## [Task directions]
Copy the listing below line for line without changing anything, and leave the pictures out of your copy.

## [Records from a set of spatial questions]
** start **
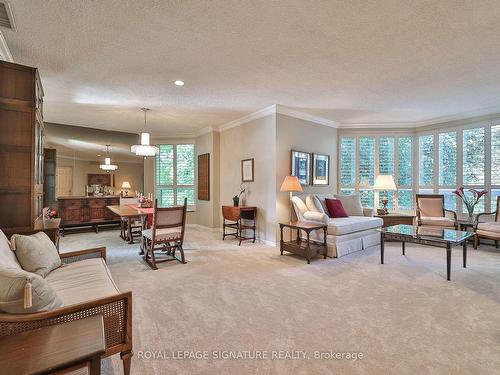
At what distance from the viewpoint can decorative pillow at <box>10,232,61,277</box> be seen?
1.93 meters

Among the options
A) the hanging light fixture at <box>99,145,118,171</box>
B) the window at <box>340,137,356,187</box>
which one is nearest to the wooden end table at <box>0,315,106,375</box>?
the window at <box>340,137,356,187</box>

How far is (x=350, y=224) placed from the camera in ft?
14.2

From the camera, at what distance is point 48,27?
237 centimetres

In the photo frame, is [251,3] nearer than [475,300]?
Yes

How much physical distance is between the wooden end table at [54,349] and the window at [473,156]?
6614 millimetres

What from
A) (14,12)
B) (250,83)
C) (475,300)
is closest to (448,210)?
(475,300)

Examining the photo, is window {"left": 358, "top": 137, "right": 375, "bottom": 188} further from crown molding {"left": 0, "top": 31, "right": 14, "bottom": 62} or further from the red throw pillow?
crown molding {"left": 0, "top": 31, "right": 14, "bottom": 62}

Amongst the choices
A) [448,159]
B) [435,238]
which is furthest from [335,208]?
[448,159]

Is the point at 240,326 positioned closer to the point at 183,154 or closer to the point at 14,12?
the point at 14,12

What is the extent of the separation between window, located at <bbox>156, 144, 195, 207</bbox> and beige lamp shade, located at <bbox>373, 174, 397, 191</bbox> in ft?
15.3

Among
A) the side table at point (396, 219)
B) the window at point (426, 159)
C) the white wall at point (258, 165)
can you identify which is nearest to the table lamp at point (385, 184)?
the side table at point (396, 219)

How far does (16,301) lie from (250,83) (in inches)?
133

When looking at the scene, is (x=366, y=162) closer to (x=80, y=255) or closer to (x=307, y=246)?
(x=307, y=246)

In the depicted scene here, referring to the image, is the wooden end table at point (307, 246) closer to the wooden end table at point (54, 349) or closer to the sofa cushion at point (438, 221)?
the sofa cushion at point (438, 221)
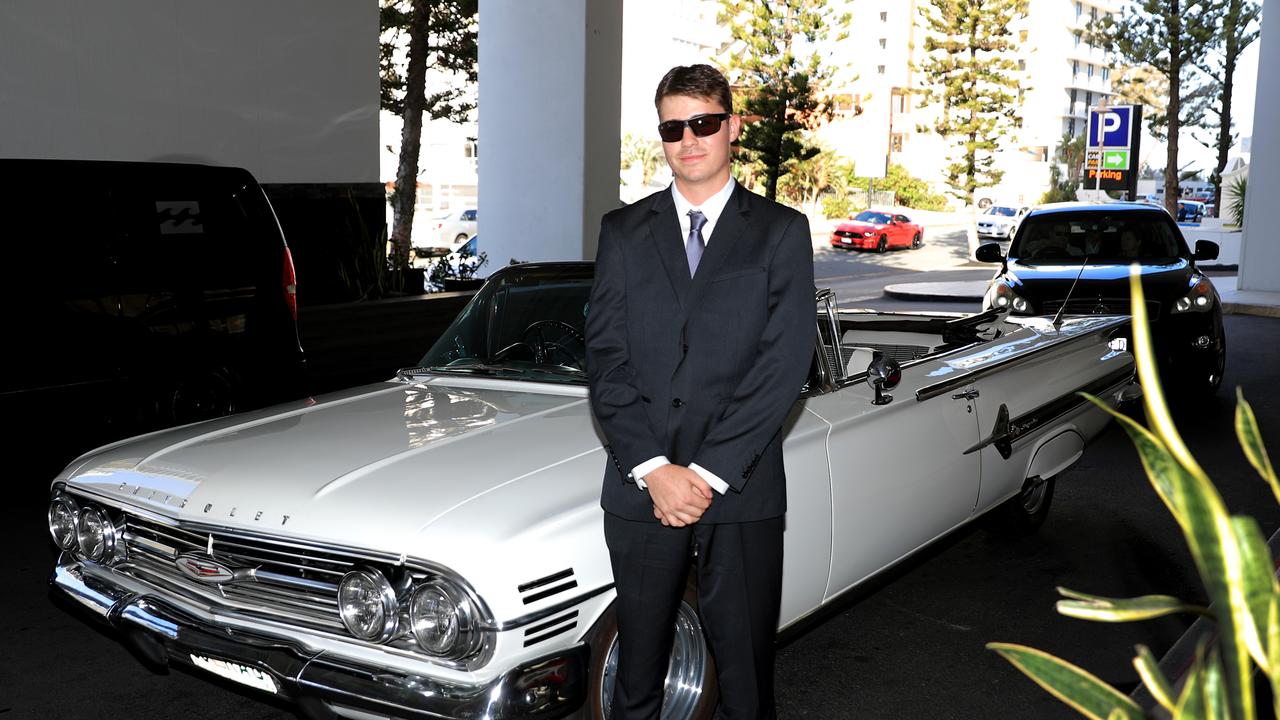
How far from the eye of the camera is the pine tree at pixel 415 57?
20.6m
** end **
## [Correct result]
At what distance from the viewpoint can decorative pillow at <box>10,232,61,277</box> be seen?
1.93 meters

Among the options
A) the hanging light fixture at <box>99,145,118,171</box>
B) the window at <box>340,137,356,187</box>
which one is nearest to the wooden end table at <box>0,315,106,375</box>?
the window at <box>340,137,356,187</box>

How far is (x=350, y=224) placed from the camera in ft?
14.2

From the camera, at what distance is point 48,27?
237 centimetres

In the photo frame, is [251,3] nearer than [475,300]?
Yes

How much physical distance is between the wooden end table at [54,349] and the window at [473,156]?
6614 millimetres

What from
A) (14,12)
B) (250,83)
C) (475,300)
is closest to (448,210)?
(475,300)

Examining the photo, is window {"left": 358, "top": 137, "right": 375, "bottom": 188} further from crown molding {"left": 0, "top": 31, "right": 14, "bottom": 62} or further from the red throw pillow?
crown molding {"left": 0, "top": 31, "right": 14, "bottom": 62}

Amongst the choices
A) [448,159]
B) [435,238]
which is furthest from [335,208]?
[448,159]

Is the point at 240,326 positioned closer to the point at 183,154 or closer to the point at 14,12?
the point at 14,12

What is the extent of the separation between window, located at <bbox>156, 144, 195, 207</bbox> and beige lamp shade, located at <bbox>373, 174, 397, 191</bbox> in ft?
15.3

Among
A) the side table at point (396, 219)
B) the window at point (426, 159)
C) the white wall at point (258, 165)
can you identify which is nearest to the table lamp at point (385, 184)?
the side table at point (396, 219)

How far does (16,301) lie from (250,83) (in inches)?
133

When looking at the scene, is (x=366, y=162) closer to (x=80, y=255) or closer to (x=307, y=246)?
(x=307, y=246)

In the depicted scene here, referring to the image, is the wooden end table at point (307, 246) closer to the wooden end table at point (54, 349) or closer to the sofa cushion at point (438, 221)?
the sofa cushion at point (438, 221)
How far from the eye of the camera is the pine tree at pixel 415 57?
20.6m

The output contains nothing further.